A review led by Labour MP David Lammy, found that the system in UK is biased. It discriminates in treatment of people from ethnic minority backgrounds.
Mr Lammy said, young offenders from ethnic minorities will become “the next generation” of criminals unless the justice system is reformed.
The Labour MP has made 35 recommendations, including delaying or dropping some prosecutions.
The government responded saying it would “look carefully” at the suggestions.
According to the review, 25% of the prison population in England and Wales is made up of people from black, Asian and minority ethnic (BAME) backgrounds. In the youth justice system, that percentage becomes 41%. Just 14% of the country’s population is made up of these groups.
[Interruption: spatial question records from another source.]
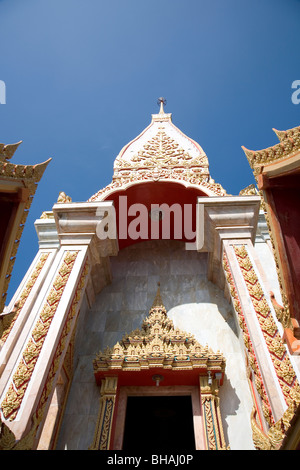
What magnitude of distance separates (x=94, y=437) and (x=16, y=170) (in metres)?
4.12

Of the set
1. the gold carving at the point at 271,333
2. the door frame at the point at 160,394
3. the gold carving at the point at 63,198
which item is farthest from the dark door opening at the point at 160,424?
the gold carving at the point at 63,198

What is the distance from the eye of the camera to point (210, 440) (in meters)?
5.23

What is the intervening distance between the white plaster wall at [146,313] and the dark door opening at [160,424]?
4.25ft

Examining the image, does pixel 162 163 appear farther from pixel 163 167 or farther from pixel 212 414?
pixel 212 414

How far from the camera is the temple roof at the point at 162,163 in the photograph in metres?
7.84

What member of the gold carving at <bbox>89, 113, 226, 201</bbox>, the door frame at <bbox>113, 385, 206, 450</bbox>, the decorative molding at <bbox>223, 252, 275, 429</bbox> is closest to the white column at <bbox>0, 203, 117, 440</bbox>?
the gold carving at <bbox>89, 113, 226, 201</bbox>

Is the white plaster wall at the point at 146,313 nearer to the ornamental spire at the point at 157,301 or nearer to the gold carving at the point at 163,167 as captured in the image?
the ornamental spire at the point at 157,301

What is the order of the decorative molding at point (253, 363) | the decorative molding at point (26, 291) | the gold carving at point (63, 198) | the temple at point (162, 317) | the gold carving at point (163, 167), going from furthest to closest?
1. the gold carving at point (163, 167)
2. the gold carving at point (63, 198)
3. the decorative molding at point (26, 291)
4. the decorative molding at point (253, 363)
5. the temple at point (162, 317)

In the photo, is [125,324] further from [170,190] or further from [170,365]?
[170,190]

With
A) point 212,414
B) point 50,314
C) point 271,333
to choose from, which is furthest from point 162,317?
point 271,333

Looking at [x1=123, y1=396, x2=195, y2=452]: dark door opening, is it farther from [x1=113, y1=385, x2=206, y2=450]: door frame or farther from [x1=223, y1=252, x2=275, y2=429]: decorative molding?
[x1=223, y1=252, x2=275, y2=429]: decorative molding

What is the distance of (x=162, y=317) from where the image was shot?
6914 mm

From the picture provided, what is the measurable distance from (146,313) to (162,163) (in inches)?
142

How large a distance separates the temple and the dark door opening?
1.3 inches
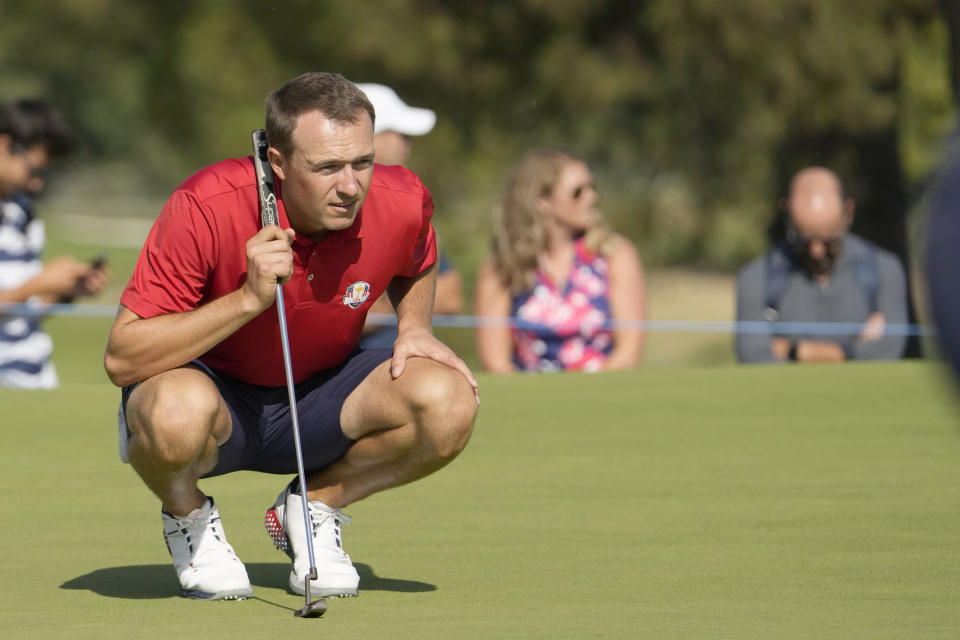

It has highlighted various “concerning” statistics. Including a rise in the proportion of first-time offenders from these backgrounds to 19%. This is up from 11% in the past 10 years. The same increase in the proportion of young people reoffending.
Some of the recommendations included allowing low-level offenders to “defer” prosecution. Another was to opt for a rehabilitation programme before entering a plea. The introduction of targets for a workforce more representative of the population within the justice system, was also suggested. Additionally, an increase in the gathering of data and information on the ethnicity and religion of offenders was recommended.
Mr Lammy said his report was about looking at the “treatment and outcomes” of those from minority backgrounds. He added it was well-established that there was an over-representation of people from those groups in the criminal justice system.
He added, “young black people are now nine times more likely to be in youth custody than young white people.
Mr Lammy pointed out that BAME children are less likely to be recorded as having various concerns. Such as mental health issues or substance misuse issues, unlike their white peers.